■ SOURCE DATA
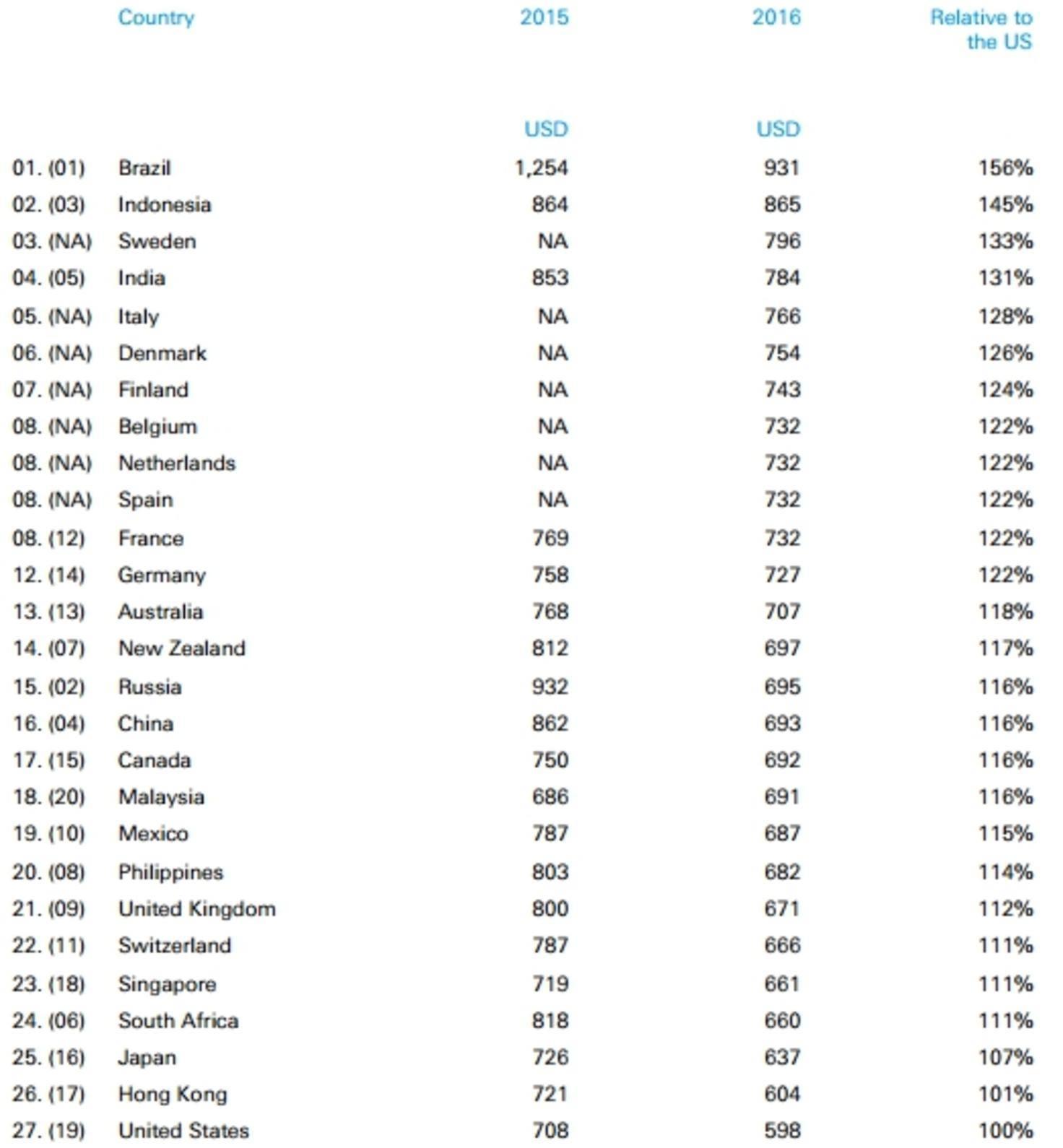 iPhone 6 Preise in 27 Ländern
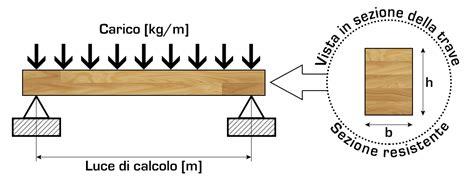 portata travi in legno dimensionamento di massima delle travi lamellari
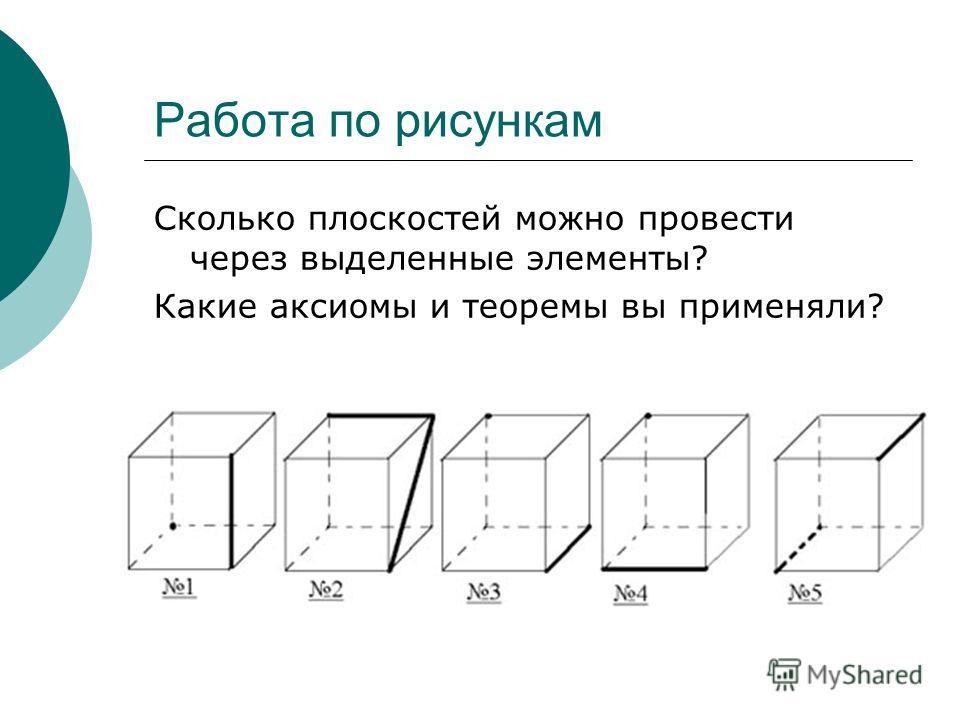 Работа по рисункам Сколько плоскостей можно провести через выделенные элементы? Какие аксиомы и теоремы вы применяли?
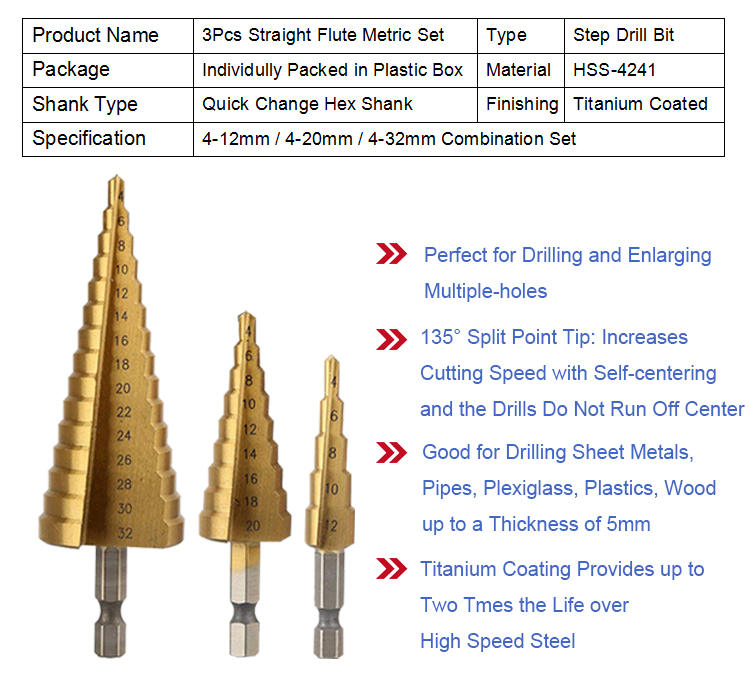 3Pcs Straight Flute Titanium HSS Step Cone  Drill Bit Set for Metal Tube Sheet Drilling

■ TASK STATEMENT
Copy the listing word for word, excluding its pictures.

■ SOLUTION TO THE EXERCISE
 iPhone 6 Preise in 27 Ländern
 portata travi in legno dimensionamento di massima delle travi lamellari
 Работа по рисункам Сколько плоскостей можно провести через выделенные элементы? Какие аксиомы и теоремы вы применяли?
 3Pcs Straight Flute Titanium HSS Step Cone  Drill Bit Set for Metal Tube Sheet Drilling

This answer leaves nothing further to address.